# [PROBLEMS]
a - In the ggplot2 tutorial below, why is the data reshaped before any graph is made? Answer in one to three sentences.
b - Translate this sentence from the ggplot2 tutorial below into Spanish: "Next, you can add options to create new layers on the graph."
c - Answer these questions using the ggplot2 tutorial below:
(i) Which library is loaded to pivot the data?
(ii) What label is given to the y axis of the bar graph?
(iii) Where is the legend of the bar graph placed?

# [DOCUMENT EXTRACT]

First you define the basic structure of a plot you want.
Next, you can add options to create new layers on the graph.
They used to say “imagine it’s a projector with transparency sheets” but … that reference is getting old!
Mostly, I just think this plus this plus that

# most important library load 
library(ggplot2)

How `ggplot2` works

Notably, ggplot2 generally wants data in long format
- Wide: one row per “participant”
- Long: one column per variable
Data restructuring isn’t that much fun
See code below on how I did this, but beyond the scope today

# library to pivot
library(tidyr)

# cleaning up the data into long format
# cleaning up columns to graph 
DF_long <- DF %>% 
  select(Farm, Variety, Trap, Latitude:`8/14/2022`) %>% 
  mutate(across(`6/17/2022`:`8/14/2022`, as.character)) %>% 
  pivot_longer(cols = -c(Farm, Variety, Trap, Latitude, Longitude), 
               names_to = "Date", 
               values_to = "Count") %>% 
  mutate(Count = as.numeric(Count)) %>% 
  filter(!is.na(Count)) %>% 
  mutate(Month = substr(Date, 1, 1)) %>% 
  mutate(Month = factor(Month, 
                        levels = c(6,7,8),
                        labels = c("June", "July", "August"))) %>% 
  mutate(Date = as.Date(Date, format = "%m/%d/%Y"))

## Warning: There was 1 warning in `mutate()`.
## ℹ In argument: `Count = as.numeric(Count)`.
## Caused by warning:
## ! NAs introduced by coercion

# what's in the data 
flextable(head(DF_long))

Farm	Variety	Trap	Latitude	Longitude	Date	Count	Month
AG	GN	1	41.96022	103.6856	2022-06-20	0	June
AG	GN	1	41.96022	103.6856	2022-06-22	0	June
AG	GN	1	41.96022	103.6856	2022-06-24	0	June
AG	GN	1	41.96022	103.6856	2022-06-28	0	June
AG	GN	1	41.96022	103.6856	2022-06-30	2	June
AG	GN	1	41.96022	103.6856	2022-07-05	1	July

Bar Graphs

Are there average differences in trap by farm?

# first layer is what's x, y, color 
ggplot(DF_long, # data
       aes(x = Trap, # x axis
           y = Count, # y axis 
           fill = Farm)) + # fill, color, shape
  # calculate the averages from the data and add bars 
  stat_summary(fun = mean, # what function to do you want to calculate
               geom = "bar", # what "geom" do you want to graph
               position = "dodge") + # don't let the bars overlap
  # calculate the confidence intervals for the means 
  stat_summary(fun.data = mean_cl_normal, # confidence limits
               geom = "errorbar", # error bars or whiskers
               position = position_dodge(width = .9), # don't overlap
               width = .2) + # make them smaller than the bar 
  # make it not an ugly gray graph 
  theme_classic() + 
  # x axis label
  xlab("Trap Number") + 
  # y axis label 
  ylab("Average Count of Pest") + 
  # put the legend on the bottom
  theme(legend.position = "bottom")

Line Graphs

What are the values across time?

# cool library of themes
library(ggthemes)

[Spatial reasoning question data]

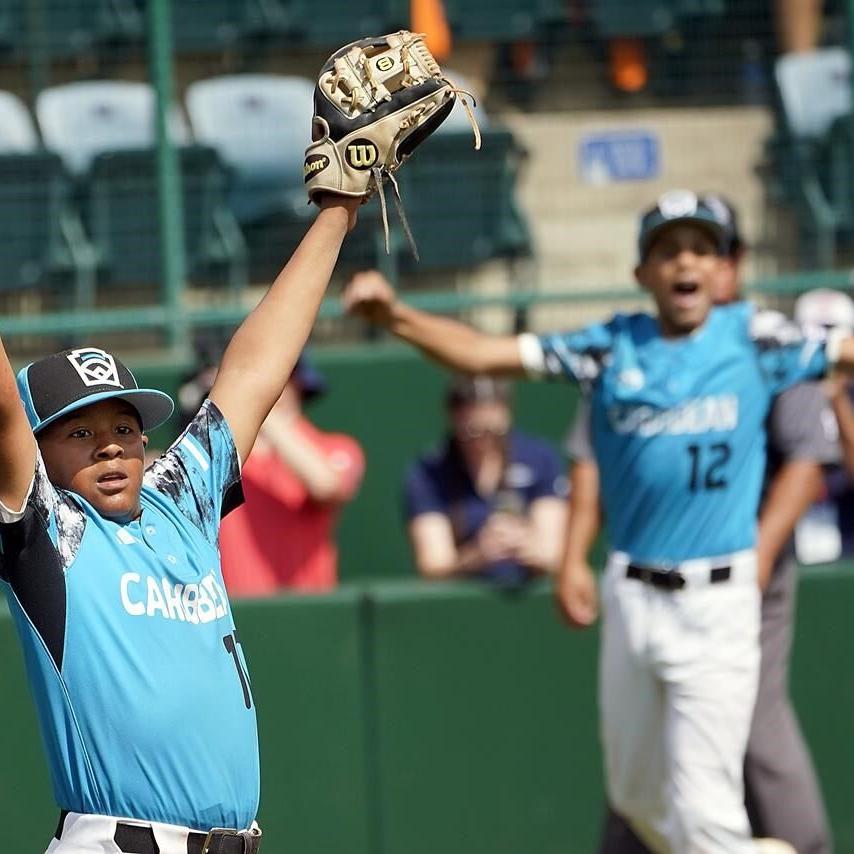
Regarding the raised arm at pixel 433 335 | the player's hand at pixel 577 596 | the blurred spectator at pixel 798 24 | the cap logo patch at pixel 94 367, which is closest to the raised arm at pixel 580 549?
the player's hand at pixel 577 596

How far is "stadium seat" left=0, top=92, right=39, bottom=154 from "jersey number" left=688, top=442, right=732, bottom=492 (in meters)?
3.72

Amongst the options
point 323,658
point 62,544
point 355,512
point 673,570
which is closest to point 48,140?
point 355,512

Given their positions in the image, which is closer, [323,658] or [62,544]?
[62,544]

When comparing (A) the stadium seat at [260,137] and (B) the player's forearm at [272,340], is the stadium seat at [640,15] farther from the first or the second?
(B) the player's forearm at [272,340]

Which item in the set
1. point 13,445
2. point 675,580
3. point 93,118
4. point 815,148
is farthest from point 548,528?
point 13,445

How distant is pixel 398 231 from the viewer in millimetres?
7684

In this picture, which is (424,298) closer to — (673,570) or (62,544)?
(673,570)

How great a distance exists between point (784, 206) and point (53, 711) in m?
5.35

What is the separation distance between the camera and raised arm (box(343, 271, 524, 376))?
5.06m

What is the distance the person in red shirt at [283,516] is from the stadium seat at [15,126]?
7.31 feet

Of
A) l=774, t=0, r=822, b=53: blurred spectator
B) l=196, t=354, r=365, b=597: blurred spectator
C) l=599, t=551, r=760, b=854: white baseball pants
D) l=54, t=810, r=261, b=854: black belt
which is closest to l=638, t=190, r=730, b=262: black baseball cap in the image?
l=599, t=551, r=760, b=854: white baseball pants

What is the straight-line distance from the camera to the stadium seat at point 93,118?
24.8 feet

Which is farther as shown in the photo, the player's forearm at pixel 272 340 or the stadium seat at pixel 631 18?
the stadium seat at pixel 631 18

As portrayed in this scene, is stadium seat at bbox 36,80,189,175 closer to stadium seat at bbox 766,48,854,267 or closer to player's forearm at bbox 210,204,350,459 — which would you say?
stadium seat at bbox 766,48,854,267
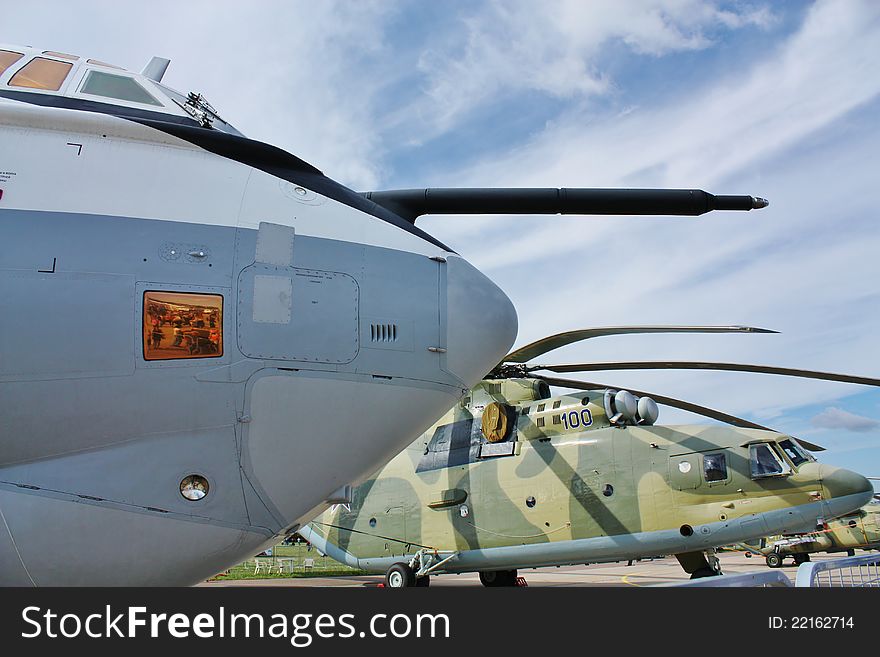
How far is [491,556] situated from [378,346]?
353 inches

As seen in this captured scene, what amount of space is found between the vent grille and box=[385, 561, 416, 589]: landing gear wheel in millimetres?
9464

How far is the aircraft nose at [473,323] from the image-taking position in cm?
476

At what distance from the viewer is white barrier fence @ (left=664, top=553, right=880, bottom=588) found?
390cm

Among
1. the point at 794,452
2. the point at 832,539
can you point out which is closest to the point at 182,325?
the point at 794,452

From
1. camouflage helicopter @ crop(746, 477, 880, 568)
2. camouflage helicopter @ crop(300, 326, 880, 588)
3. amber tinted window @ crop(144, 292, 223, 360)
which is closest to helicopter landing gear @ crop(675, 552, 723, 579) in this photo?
camouflage helicopter @ crop(300, 326, 880, 588)

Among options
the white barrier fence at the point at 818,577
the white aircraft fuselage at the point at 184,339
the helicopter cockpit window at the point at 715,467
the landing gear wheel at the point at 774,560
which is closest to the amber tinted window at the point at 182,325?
the white aircraft fuselage at the point at 184,339

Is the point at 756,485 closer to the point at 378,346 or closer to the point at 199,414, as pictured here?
the point at 378,346

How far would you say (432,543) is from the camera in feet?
42.4

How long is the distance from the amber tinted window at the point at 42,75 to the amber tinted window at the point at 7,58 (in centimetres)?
10

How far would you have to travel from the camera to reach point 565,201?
6.25 m

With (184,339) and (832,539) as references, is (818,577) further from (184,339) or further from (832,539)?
(832,539)

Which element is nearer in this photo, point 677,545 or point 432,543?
point 677,545

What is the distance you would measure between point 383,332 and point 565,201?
2604mm
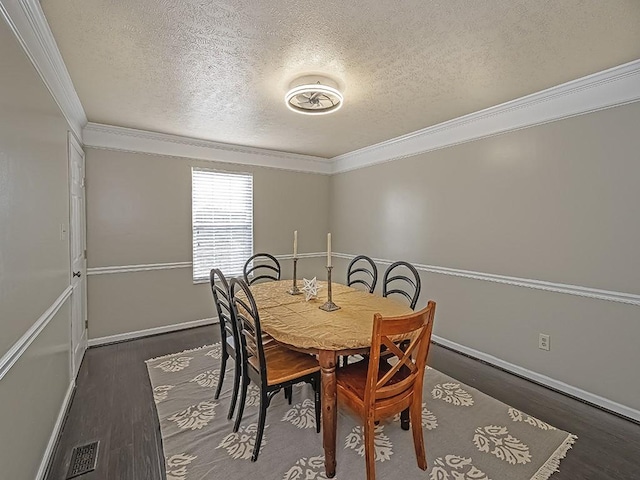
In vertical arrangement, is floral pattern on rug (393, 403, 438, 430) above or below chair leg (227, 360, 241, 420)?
below

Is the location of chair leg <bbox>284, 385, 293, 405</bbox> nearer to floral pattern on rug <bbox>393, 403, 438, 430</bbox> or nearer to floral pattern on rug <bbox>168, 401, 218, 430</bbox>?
floral pattern on rug <bbox>168, 401, 218, 430</bbox>

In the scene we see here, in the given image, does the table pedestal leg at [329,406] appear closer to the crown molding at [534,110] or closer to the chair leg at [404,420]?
the chair leg at [404,420]

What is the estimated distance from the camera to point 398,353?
1.59 m

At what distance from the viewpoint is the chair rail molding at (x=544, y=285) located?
2311 mm

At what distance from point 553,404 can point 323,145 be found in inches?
143

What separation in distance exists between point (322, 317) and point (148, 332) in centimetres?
275

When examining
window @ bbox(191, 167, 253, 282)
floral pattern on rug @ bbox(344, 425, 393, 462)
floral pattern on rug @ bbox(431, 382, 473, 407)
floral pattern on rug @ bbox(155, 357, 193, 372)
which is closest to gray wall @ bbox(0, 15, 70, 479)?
floral pattern on rug @ bbox(155, 357, 193, 372)

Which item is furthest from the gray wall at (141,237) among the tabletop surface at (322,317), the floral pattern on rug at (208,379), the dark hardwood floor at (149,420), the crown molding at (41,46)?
the tabletop surface at (322,317)

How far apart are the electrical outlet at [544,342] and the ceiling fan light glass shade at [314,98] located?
260 centimetres

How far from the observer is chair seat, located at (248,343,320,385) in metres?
1.90

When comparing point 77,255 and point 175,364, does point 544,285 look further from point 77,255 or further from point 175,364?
point 77,255

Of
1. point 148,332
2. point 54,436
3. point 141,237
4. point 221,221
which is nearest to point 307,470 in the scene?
point 54,436

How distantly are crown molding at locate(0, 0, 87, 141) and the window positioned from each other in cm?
170

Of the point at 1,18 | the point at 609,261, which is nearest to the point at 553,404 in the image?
the point at 609,261
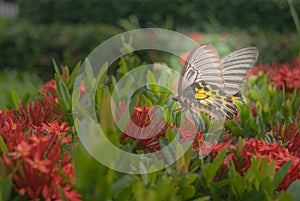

# [FULL SOLUTIONS]
a - The data is reshaped because ggplot2 generally wants data in long format, with one column per variable. The original data is in wide format, with one row per "participant."

b - A continuación, puedes añadir opciones para crear nuevas capas en el gráfico.

c -
(i) tidyr
(ii) "Average Count of Pest"
(iii) On the bottom